● **EXTRACT TO READ**:

=======

SUNDAY, APR 24, 2016
The Buddhist I am not: Reflecting on my conversation with the Dalai Lama about the Clinton-Lewinsky scandal
“You Americans, he said," Always concerned over such minor matters." He was right
Eighteen years ago, I interviewed the Dalai Lama on the very morning that every news outlet on the planet ran the story of the Clinton/Lewinsky affair. It made headlines from the New York Times to the Hindustan Times, where I was camped out in Dharamsala, India at what felt like an upscale hotel to me at the time, hovering as I was between the backpacker I’d been in my 20s and the 30-year-old who had recently taken a liking to private hot showers.
The night before my interview I did not yet know about Clinton and Lewinsky – nor, presumably, did His Holiness. I had been on a journey of all things Tibetan for two months, going from the refugee center outside of Kathmandu where newly arrived refugees stay until they are healthy enough to move to Dharamsala (many suffer frostbite so severe during their month-long walk that they lose limbs or skin. Many, in fact, lose their lives). From Kathmandu we flew to Lhasa. One afternoon, we saw a Tibetan man beaten on his calves with a white stick by a police officer, as several other officers watched. When they spied us gaping, they dragged him out of sight around a corner.

=======

● **EXTRACTED MATERIAL**:
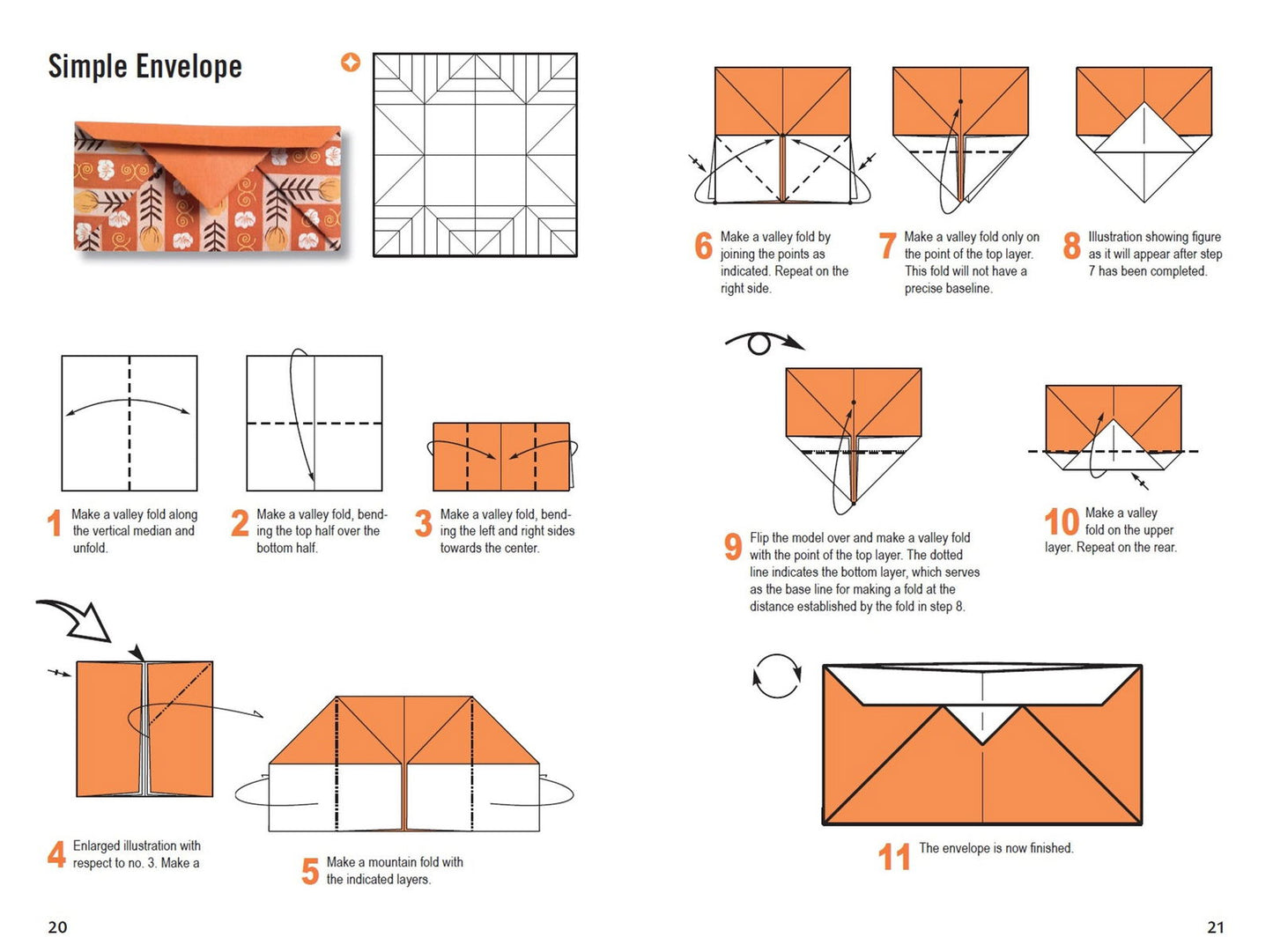 Simple Envelope

1 Make a valley fold along the vertical median and unfold.

2 Make a valley fold, bending the top half over the bottom half.

3 Make a valley fold, bending the left and right sides towards the center.

4 Enlarged illustration with respect to no. 3. Make a

5 Make a mountain fold with the indicated layers.

20

6 Make a valley fold by joining the points as indicated. Repeat on the right side.

7 Make a valley fold only on the point of the top layer. This fold will not have a precise baseline.

8 Illustration showing figure as it will appear after step 7 has been completed.

9 Flip the model over and make a valley fold with the point of the top layer. The dotted line indicates the bottom layer, which serves as the base line for making a fold at the distance established by the fold in step 8.

10 Make a valley fold on the upper layer. Repeat on the rear.

11 The envelope is now finished.

21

=======

● **TASKS FOR THIS EXERCISE**:
1. In the essay about interviewing the Dalai Lama, how long had the writer been traveling through Tibetan places before the night of the interview?
2. Carry on the essay about interviewing the Dalai Lama, starting after its last sentence.

● **RESPONSES**:
1. Two months.

2.
We’d planned to drive from Lhasa back to Nepal – a five-day journey on a single road by four wheel drive at the time – but three days into the drive we learned heavy rains had washed out huge chunks of the road when we nearly drove directly into a mountain of mud with chunks of road the size of boulders. We sat there for several hours as if some well-stocked construction crew might happen by out there in the middle of the stark, uninhabited mountains of western Tibet. Finally, our driver put the car in reverse and went backwards down the curvy mountain road for a good twenty or thirty minutes while we white-knuckled the dashboard and held our breath; after a while he was able to turn the car around properly and head back toward Lhasa, where we managed to fly back to Kathmandu, and then on to Dharamsala. By the time we arrived– weeks behind schedule – the Dalai Lama had just returned from a Portugal trip, which was a stroke of pure dumb luck on our part.
So I wrote him a note. Like a high school kid. A harried scribble on notebook paper in green pen, asking for an interview. This detail stays with me because of its informality, its utter lack of pretension, yes, but also its blatant amateurism. I was a freelancer and had done very few notable stories yet. This trip would mark a turning point in my career, not only because a call at my hotel later that afternoon granted me the interview, but also because I managed to report on my most difficult story to date: the forced sterilizations of Tibetan women.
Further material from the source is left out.